Бабушка вошла в гостиную со старинным серебряным подносом с горячим дымящимся кофе в двух чашечках; в розетках соблазнительно красовались шоколадные конфеты в золотых обёртках, на блюдцах с узорами лежали горкой сахарные пряники.

– Вот, кофе примем с тобой, – улыбаясь, поставила бабушка на столик поднос. – Мне уже за восемьдесят, но кофе обожаю, как в юности. Теперь хороший кофе, настоящий, в редкость. Халтура разная пошла, и с каждым разом всё хуже и хуже. А это… – она показала указательным пальцем со старинным фамильным колечком на чашечки. – Это из моих старых запасов. Для тебя, Женечка.

– Спасибо, бабушка, – улыбнулся внук. – Как хорошо у тебя. Тихо, как-то спокойно на душе.

Он отпил из чашечки немного бразильского чуда, спросил: – Я вот, бабуля, ничего не знаю о дедушке и… об отце. Ты не могла бы меня про… Рассказать что-нибудь.

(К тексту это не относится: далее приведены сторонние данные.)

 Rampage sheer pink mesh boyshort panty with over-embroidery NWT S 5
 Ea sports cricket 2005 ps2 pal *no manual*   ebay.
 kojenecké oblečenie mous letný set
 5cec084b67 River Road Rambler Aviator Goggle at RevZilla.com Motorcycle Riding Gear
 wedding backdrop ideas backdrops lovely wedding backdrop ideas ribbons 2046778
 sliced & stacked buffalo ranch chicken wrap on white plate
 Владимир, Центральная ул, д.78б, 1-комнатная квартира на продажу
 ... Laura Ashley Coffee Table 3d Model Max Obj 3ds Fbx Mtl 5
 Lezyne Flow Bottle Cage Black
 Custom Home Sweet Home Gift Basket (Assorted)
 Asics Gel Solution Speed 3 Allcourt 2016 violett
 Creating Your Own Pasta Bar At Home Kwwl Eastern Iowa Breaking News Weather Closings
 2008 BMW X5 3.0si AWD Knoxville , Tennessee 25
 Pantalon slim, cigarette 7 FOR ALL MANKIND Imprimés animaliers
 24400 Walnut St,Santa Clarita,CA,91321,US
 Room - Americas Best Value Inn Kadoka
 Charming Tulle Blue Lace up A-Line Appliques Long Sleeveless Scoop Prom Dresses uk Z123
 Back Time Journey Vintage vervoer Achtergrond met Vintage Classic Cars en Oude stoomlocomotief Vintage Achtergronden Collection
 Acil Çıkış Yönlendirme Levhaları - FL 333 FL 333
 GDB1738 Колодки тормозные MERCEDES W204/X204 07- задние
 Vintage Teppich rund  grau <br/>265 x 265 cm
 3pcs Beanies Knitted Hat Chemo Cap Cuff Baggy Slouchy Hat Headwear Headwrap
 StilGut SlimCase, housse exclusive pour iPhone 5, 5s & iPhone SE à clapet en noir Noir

Фаина Михайловна села на венский стул, потом, строго глядя на внука, тихо сказала:

– Да, придётся тебе рассказать всю правду, Женя. Горькую. Мы все молчали об этом, но… время пришло, и теперь, думаю, можно. Твоя фамилия Громадский, не по отцу, Яну Ключевскому, а по матери, Раисе Францевне Громадской, дочери моей.

– Почему?

– А потому, что он был… репрессирован в тридцать восьмом, сослан в Чимкент и расстрелян. И его почему-то не реабилитировали, хотя мы старались. Не получилось.

– Вот оно как! – удивился Громадский. Враг народа. Хуже некуда.

– Но он не враг… – сказала Фаина Михайловна. – Я-то знаю, хорошо это знаю, в деталях. Тут замешан один человек, очень известный, большой… Отца замарали, несправедливо затёрли, и теперь ничего не поделаешь. Тот подонок ещё жив и связан… – она показала на потолок. – Невозможно это.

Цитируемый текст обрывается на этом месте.